I'm sending tips for free for now and I hope you all enjoy.. Hope to count with you in the future if I decide to convert this to a paid service so we all have a Win-Win situation here


----------



## JOAOP (Aug 17, 2020)

Day 100% Green today  Hope you all enjoy the profits!!


----------



## JOAOP (Aug 18, 2020)

We are on the way to get 2000 Euros profit with 2 weeks of betting


----------



## JudyRomero (Aug 19, 2020)

Hm, I would like to try it


----------



## JOAOP (Aug 23, 2020)

Finishing another week with great results.. Yes, this is a system that requires some work.. but, who said it's easy to make money?


----------



## Nowah (Aug 23, 2020)

I'll look into it. Soon and share


----------



## JOAOP (Aug 23, 2020)

Nowah said:


> I'll look into it. Soon and share



Thank you Nowah!


----------



## Nowah (Aug 25, 2020)

My pleasure You're most welcome!


----------



## JOAOP (Sep 1, 2020)

We finished the month of August with below stats!

I have the portfolio free for 1 more week, so If you would like to take the opportunity, start to follow


----------



## Beto (Sep 1, 2020)

Unpossible to follow you. Your Picks are not acceptable everywhere and the odds are not reliable.  Your profit normal must be the 1/2 of that  and lower....


----------



## JOAOP (Sep 1, 2020)

Beto said:


> Unpossible to follow you. Your Picks are not acceptable everywhere and the odds are not reliable.  Your profit normal must be the 1/2 of that  and lower....

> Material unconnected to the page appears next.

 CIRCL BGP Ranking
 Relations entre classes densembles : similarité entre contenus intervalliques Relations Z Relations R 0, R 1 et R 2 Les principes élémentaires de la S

Hi Beto, thanks for the feedback. If you are expecting to use only 1 bookie to make all this bets, yes, its true, you won't find all. You must be operating in different websites and bookies, including exchanges (bf, pinnacle.. or just a platform like BetInAsia)

In regards to the odds, yes, they do drop so as soon as bet goes out you should look for the pick.. The fact is that as Im posting tips that everyone can see.. having already hundreds of followers, I won't be surprised with odds to drop quickly due to lack of liquidity.. 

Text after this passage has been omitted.